> _Work task_: When you copy from the entries that follow, take only the lines from the one with "Connective tissue – embryological origin" down to the one with "irregular cells + slender processes", keeping both ends and dropping every picture.

*** Data provided ***

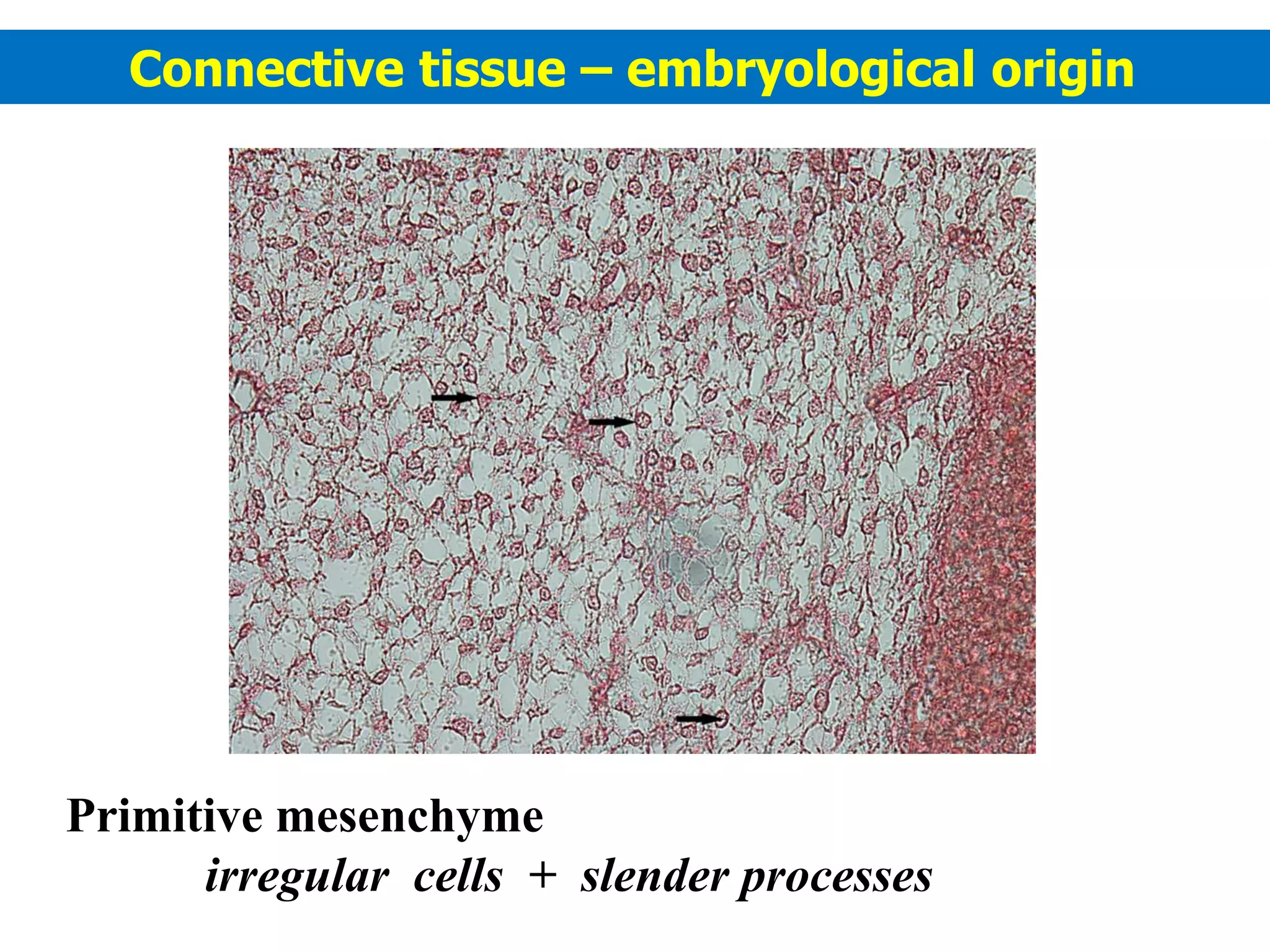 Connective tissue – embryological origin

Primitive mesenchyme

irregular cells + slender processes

*** End of Data provided ***
*** Data provided ***

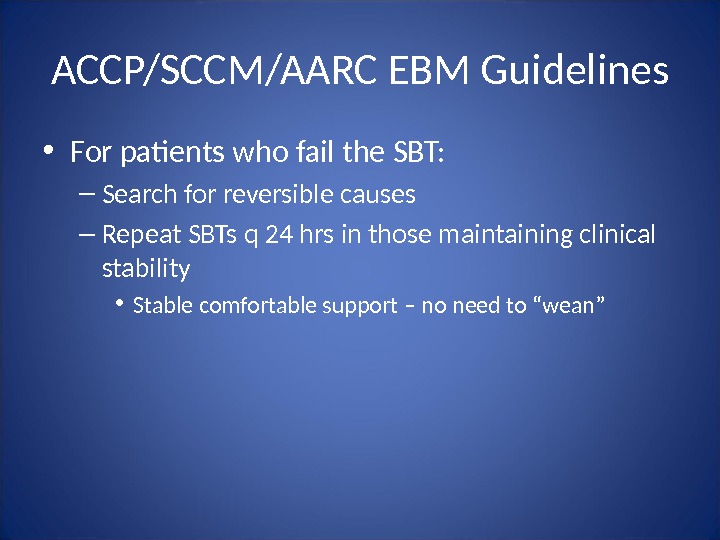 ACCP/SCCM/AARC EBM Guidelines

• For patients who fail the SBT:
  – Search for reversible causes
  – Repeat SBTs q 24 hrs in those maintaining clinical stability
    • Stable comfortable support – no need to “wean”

*** End of Data provided ***

> _Problem solution_:
 Connective tissue – embryological origin

Primitive mesenchyme

irregular cells + slender processes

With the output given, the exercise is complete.